The Greece Golden Visa isn’t a short-term residency fix. It’s issued for 5 years at a time and if you still meet the rules, you can renew it in new 5-year blocks. That part is simple enough. The catch is that the investment or property condition has to stay in place, so this isn’t a “get it and forget it” permit.
Renewal runs through the official migration process and the paperwork is still very Greek, meaning it asks for proof that the qualifying investment hasn’t fallen apart. For the listed-property route, the authorities want updated documents showing the property is still in your ownership or possession, plus valid insurance and the required fees. If the property has been sold, that can create problems for renewal and may trigger revocation where the law applies.
- Validity: 5 years
- Renewal period: 5 years per renewal
- Residence permit fee: €2,000 ($2,174)
- Printing fee for the electronic permit: €16 ($17)
- Total listed-property fee package: €2,016 ($2,191)
The official MITOS procedure for the listed-property route gives an estimated processing time of 50 to 60 days. That’s for the digital process it lists, not a promise from every local office, so don’t plan your move around it too tightly.
The Golden Visa does not automatically turn into permanent residence or citizenship. Holding it for 5 years doesn’t by itself get you there and the official guidance doesn’t say that time on a Golden Visa counts as an automatic shortcut. If you want a more permanent status in Greece, you’ll need a separate legal basis and a separate application.
For renewal, expect to update the file with the usual identity and investment documents. The official portal’s renewal guidance points to items like your passport, insurance, the relevant notarial and property documents, proof of transfer registration where applicable and the permit fees. Missing or outdated paperwork is the kind of thing that slows these cases down fast.
The Greek Golden Visa is a residence permit, not a tax plan. Holding it doesn’t, by itself, make you a Greek tax resident or give you access to a special tax regime. Once you meet Greece’s tax-residency tests, though, the rules change fast. You’re generally taxed on worldwide income, unless you qualify for one of the alternative regimes available to new tax residents.
Greece looks at tax residency separately from immigration status. The main trigger is physical presence. If you’re in Greece for more than 183 days in any 12-month period, the tax authority can treat you as a Greek tax resident from the first day of that period. Short trips abroad don’t break the count. You can also become tax resident sooner if Greece is your center of vital interests, which usually means your permanent home, family and main economic ties are here.

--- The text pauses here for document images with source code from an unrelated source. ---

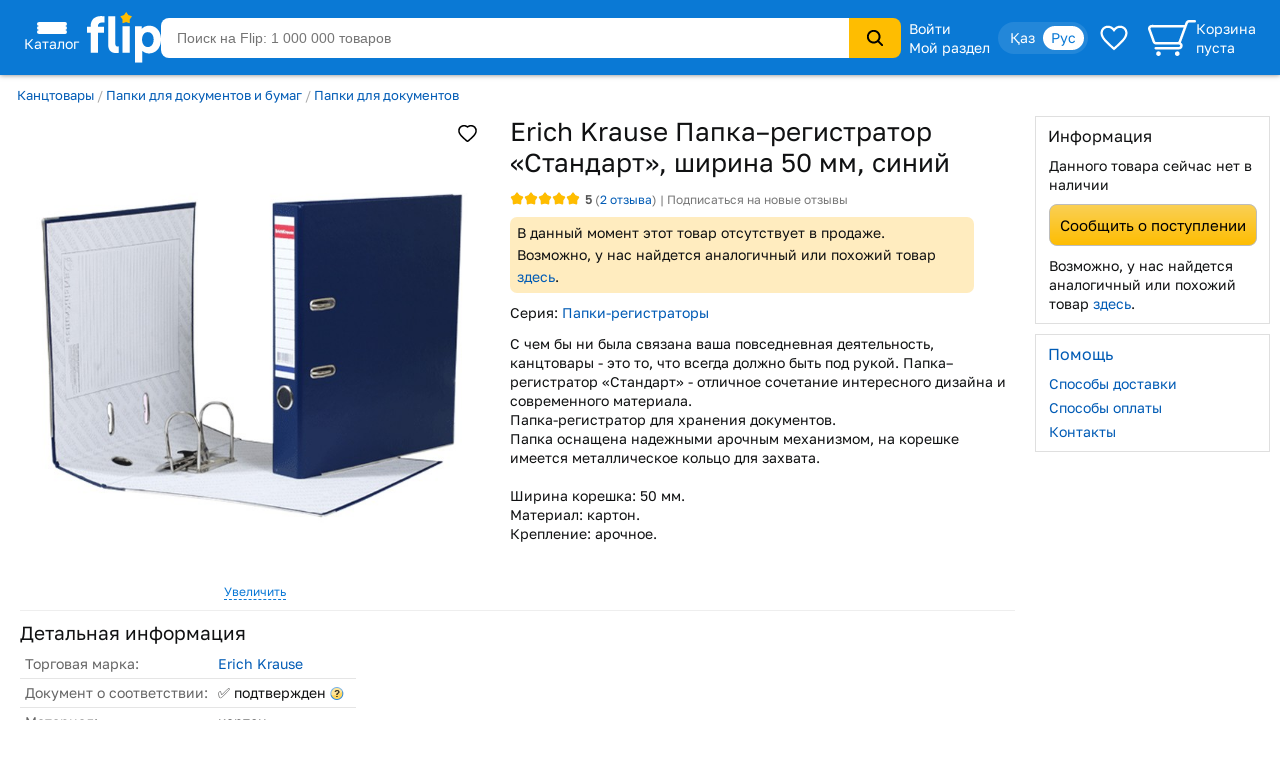

--- FILE ---
content_type: image/svg+xml
request_url: https://s.f.kz/img/new_header_2015/cart_new.svg
body_size: 442
content:
<svg xmlns="http://www.w3.org/2000/svg" fill-rule="evenodd" viewBox="0 0 7230 5419" shape-rendering="geometricPrecision" text-rendering="geometricPrecision" image-rendering="optimizeQuality" clip-rule="evenodd"><defs><style type="text/css"><![CDATA[
    .fil0 {fill:#FEFEFE}
   ]]></style></defs><g id="Слой_x0020_1"><path d="M6178 0h863c104 0 189 85 189 189 0 105-85 190-189 190h-868c-74 2-136 49-161 115-353 968-708 1935-1061 2903 166 97 272 275 272 478 0 307-249 556-556 556H1169c-103 0-187-85-187-188s84-188 187-188h2972l529-5c96-1 174-80 174-176 0-98-79-177-177-177-1149 0-2298-1-3447-2-253-3-471-166-537-411L34 1482c-105-288 43-607 332-712 133-49 267-37 406-37h4746l138-367c87-221 282-366 522-366zm-798 1112H551c-108 2-206 110-171 218 17 53 48 130 68 184l593 1645c35 96 62 160 179 160h2709l524-4c87 0 145-53 173-132l754-2071zM1579 4713c195 0 353 158 353 353s-158 353-353 353-353-158-353-353 158-353 353-353zM4409 4713c195 0 353 158 353 353s-158 353-353 353-353-158-353-353 158-353 353-353z" class="fil0"/></g></svg>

- Non-resident Golden Visa holder: taxed only on Greek-source income, such as Greek rents or local business income.
- Greek tax resident: taxed on worldwide income, with treaty relief or foreign tax credits where they apply.
- AADE filing: once you’re tax resident, you’ll need to register with the tax authority and file annual returns.
There isn’t a special Golden Visa tax regime built into the permit itself. The upside is that some investors may qualify for Greece’s separate tax incentives after they become tax resident. The best-known option is the non-dom regime for high-net-worth individuals, which can apply to people who haven’t been Greek tax resident for 7 of the previous 8 years and make a qualifying investment of at least €500,000. Another route is the 7% pensioner regime for eligible foreign pensioners who transfer tax residence to Greece.
- Non-dom regime: fixed annual tax on foreign-source income, with Greek-source income still taxed under normal rules.
- 7% pensioner regime: flat tax on foreign pension income for eligible retirees.
- Other incentives: Greece also has a 50% exemption for some new tax residents who earn employment or business income in Greece.
Greek tax rules can be unforgiving if you guess wrong and the treaty tie-breakers matter. If you’re planning to spend real time in Greece, talk to a cross-border tax adviser before you cross the 183-day line.